I went to pay my electricity bill the other day on the NStar website and noticed that they are offering customers the option of signing up for green power. While it’s been possible to sign up with a competitive electricity supplier for “Green” power, green power has not been an option for users who have chosen to stay with the incumbent utility. This includes me and the majority of residential electricity users. Retail electricity choice for individual consumers has not taken off as the supporters of electricity deregulation have hoped for. Why that is, is a story for another day.

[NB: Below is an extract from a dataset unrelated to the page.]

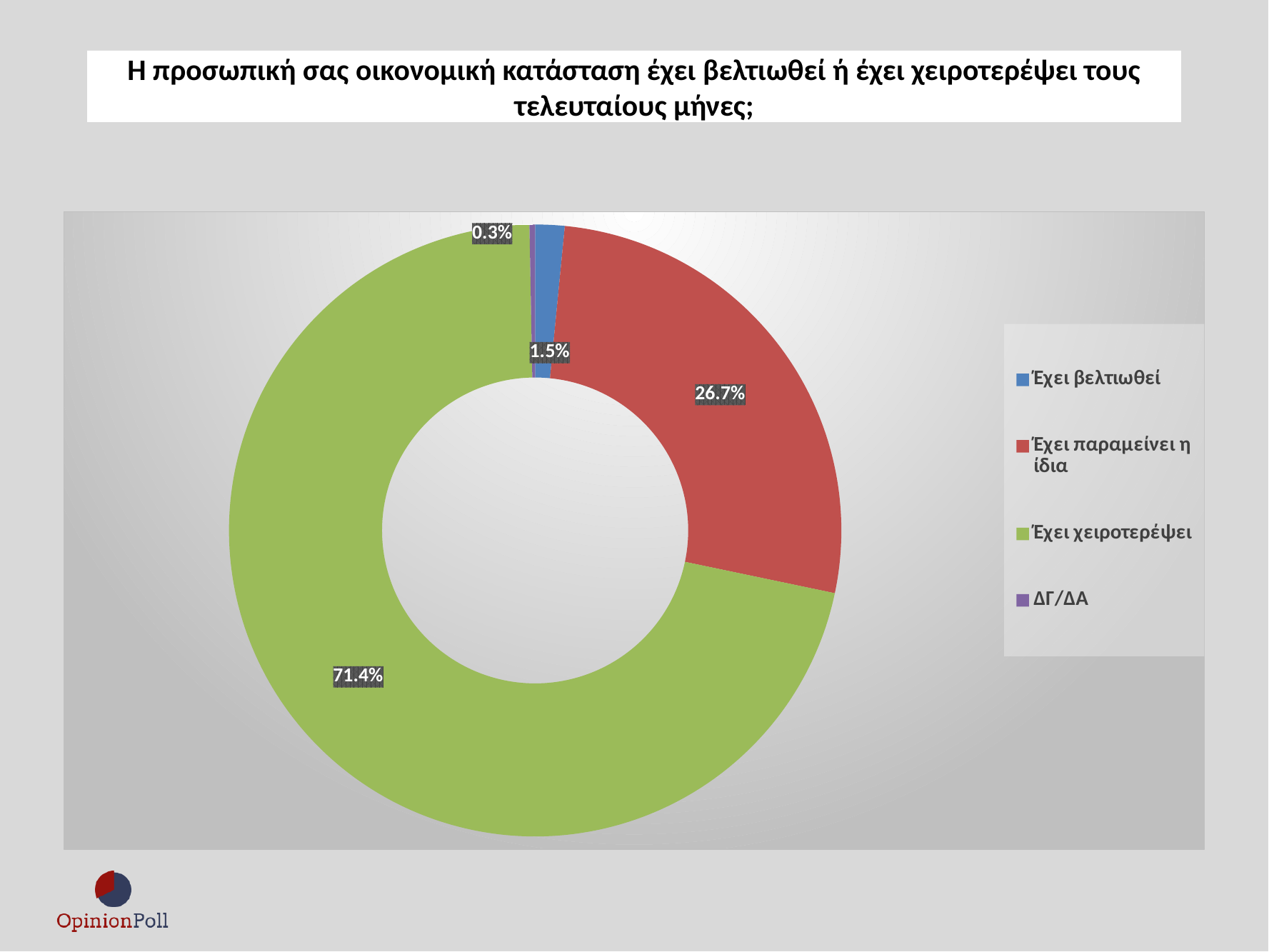
What percentage of respondents answered 'ΔΓ/ΔΑ'? 0.3% What percentage of respondents answered 'Έχει παραμείνει η ίδια'? 26.7% Which is larger, the share for 'Έχει βελτιωθεί' or the share for 'ΔΓ/ΔΑ'? Έχει βελτιωθεί What is the combined share of 'Έχει βελτιωθεί' and 'ΔΓ/ΔΑ'? 1.8% What is the difference in percentage points between 'Έχει χειροτερέψει' and 'Έχει παραμείνει η ίδια'? 44.7 What percentage of respondents answered 'Έχει βελτιωθεί'? 1.5% What colour represents 'Έχει παραμείνει η ίδια' in the chart? Red Which response has the largest share of the chart? Έχει χειροτερέψει Which response has the smallest share of the chart? ΔΓ/ΔΑ What kind of chart is shown on the slide? Pie chart (doughnut) What percentage of respondents answered 'Έχει χειροτερέψει'? 71.4% How many categories are shown in the chart? 4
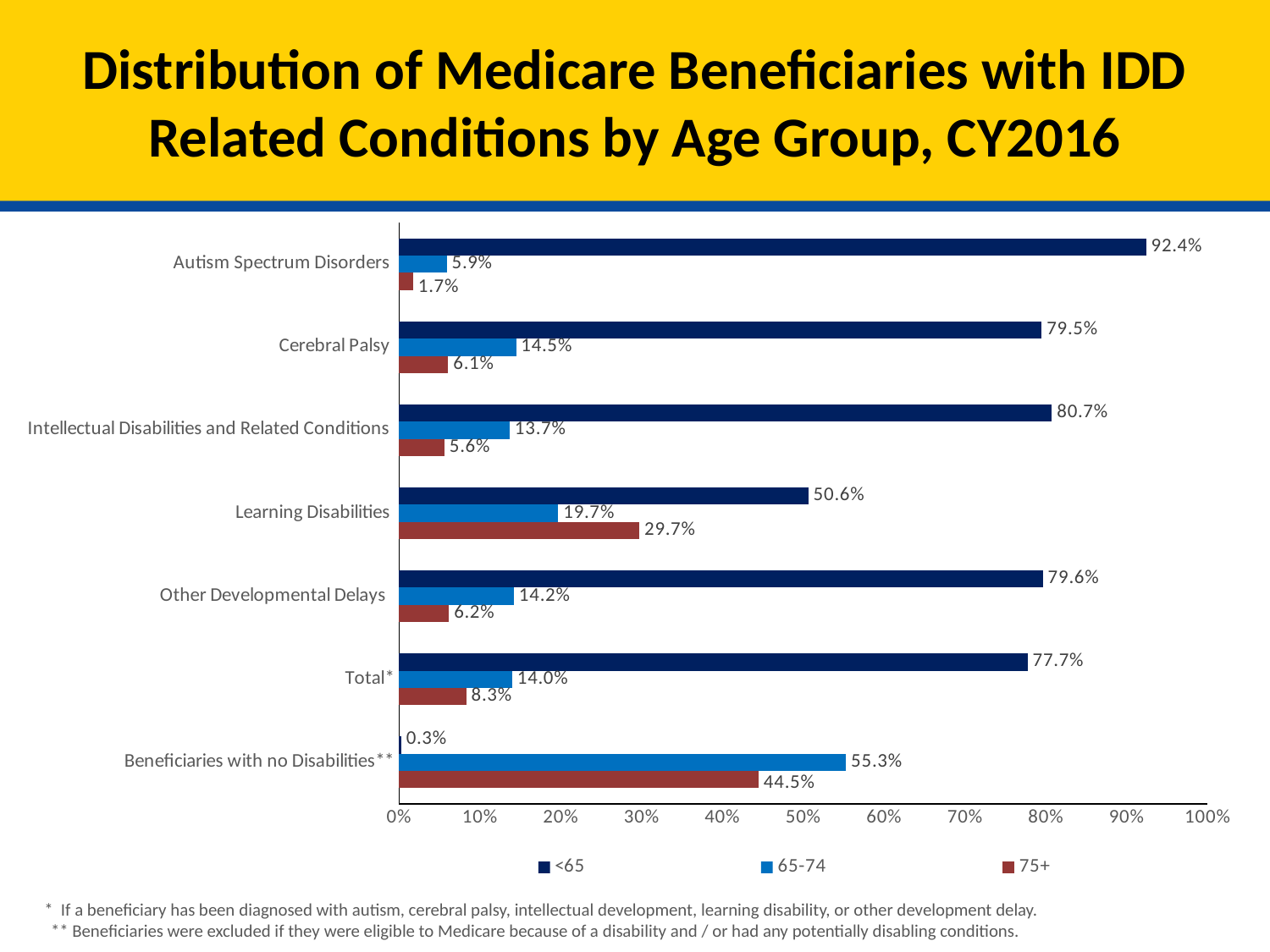
What is the value for the 65-74 series for Beneficiaries with no Disabilities**? 55.3% What kind of chart is shown on the slide? Bar chart Which category has the lowest value in the 75+ series? Autism Spectrum Disorders How many series does the legend list? 3 What is the difference between the <65 value and the 65-74 value for Cerebral Palsy? 65.0% Which is larger for Learning Disabilities: the 65-74 value or the 75+ value? 75+ What is the value for the 75+ series for Learning Disabilities? 29.7% What is the value for the 65-74 series for Total*? 14.0% How many categories are shown on the y axis? 7 Which category has the highest value in the <65 series? Autism Spectrum Disorders What is the value for the <65 series for Autism Spectrum Disorders? 92.4% Is the <65 value for Learning Disabilities greater or less than 40%? greater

According to NStar, most people would likely only pay $4 to $7 dollars more for green power than they would for conventional power. $4 to $7 doesn’t seem live very much at all. However, much of this is due to the fact I live in New England. New England is one the highest priced areas for electricity in the country. According to my last bill I pay .11172 per kWh. This translates to 111.72 per MWh in industry standard terms. To put that in perspective, coal generation costs about $30/MWh, and nuclear less than $5/MWh to run once constructed. New England on the margin does not run on coal. Coal and Nuclear plants are few and far between. New England is powered by Natural Gas which even with the newest and most efficient technology costs at least $90 a MWh to run given that natural gas is priced north of $10/mmbtu. Most new electricity generators are natural gas, conceived and developed when natural gas was cheap as cheap could be. People talk about oil all the time, but Natural Gas was once $1-2 per mmbtu at the turn of the century (and I mean 2000). They couldn’t give it away. It was often a byproduct of oil production. Oil may be 4 times more expensive, but natural gas is nearly 10 times more expensive.

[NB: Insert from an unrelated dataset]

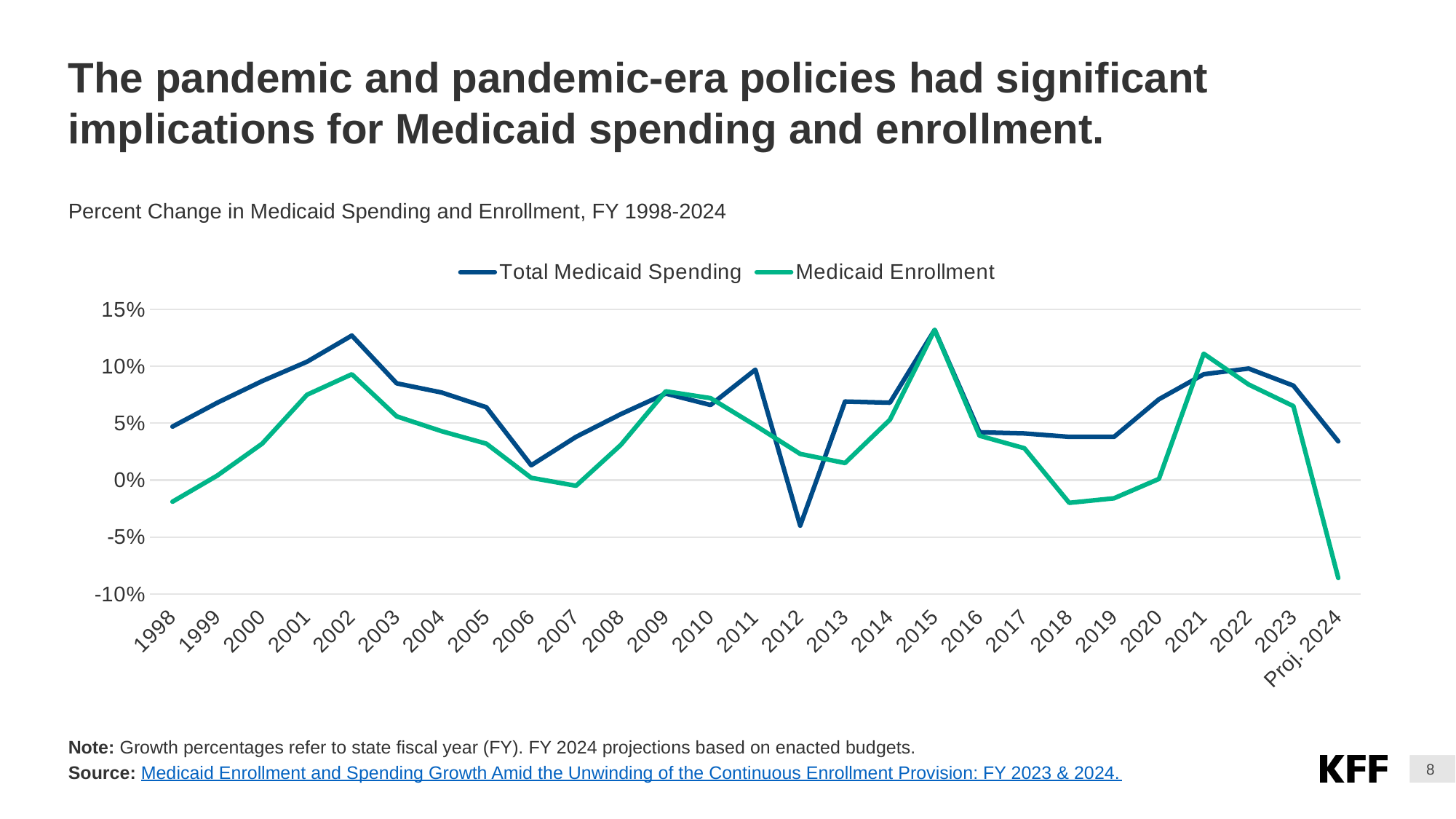
How many series does the legend list? 2 In which year is Total Medicaid Spending growth lowest? 2012 Is the Medicaid Enrollment value for 2021 greater or less than 10%? greater In which year is Medicaid Enrollment growth lowest? Proj. 2024 Is the Total Medicaid Spending value for 2012 greater or less than 0%? less Is the Medicaid Enrollment value for Proj. 2024 greater or less than -5%? less How many years (points) are plotted along the x axis? 27 Does Medicaid Enrollment growth rise or fall from 2021 to Proj. 2024? fall In 2021, which series has the larger value, Total Medicaid Spending or Medicaid Enrollment? Medicaid Enrollment In which year is Medicaid Enrollment growth highest? 2015 What kind of chart is shown on the slide? line chart In 1998, which series has the larger value, Total Medicaid Spending or Medicaid Enrollment? Total Medicaid Spending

If I were to sign up for the the Green Power Plan, I would like be paying 10% more on the cost generation which is about 1/2 of my bill. My electricity bill is about $80 on average a month. Under the Green Power plan, I would likely pay about $85. Five dollars a month does not seem like a lot to pay to increase the demand for green power. Unlike Field of Dreams, “Build it and they Will come.” does not apply to wind or solar generation. The demand needs to be there first either through the actions of environmentally conscience consumers who are willing to pay more, or through regulation. Regulation can take one of two methods. 1) Outright mandates 2) My Preference, Pigovian taxes that price in the true cost of pollution.

Electricity unlike some other products cannot be directly sourced. If that were the case I would have to a dedicated transmission line running directly to the generator I purchas power from. Electricity flows from generation to demand via the path of least resistance, regardless what financial commitment consumers might make. This is not to say that consumer choice does not affect the market, but only via aggregate demand. Signing up for the renewable energy option increases the aggregate demand for green energy and that is best I can hope for.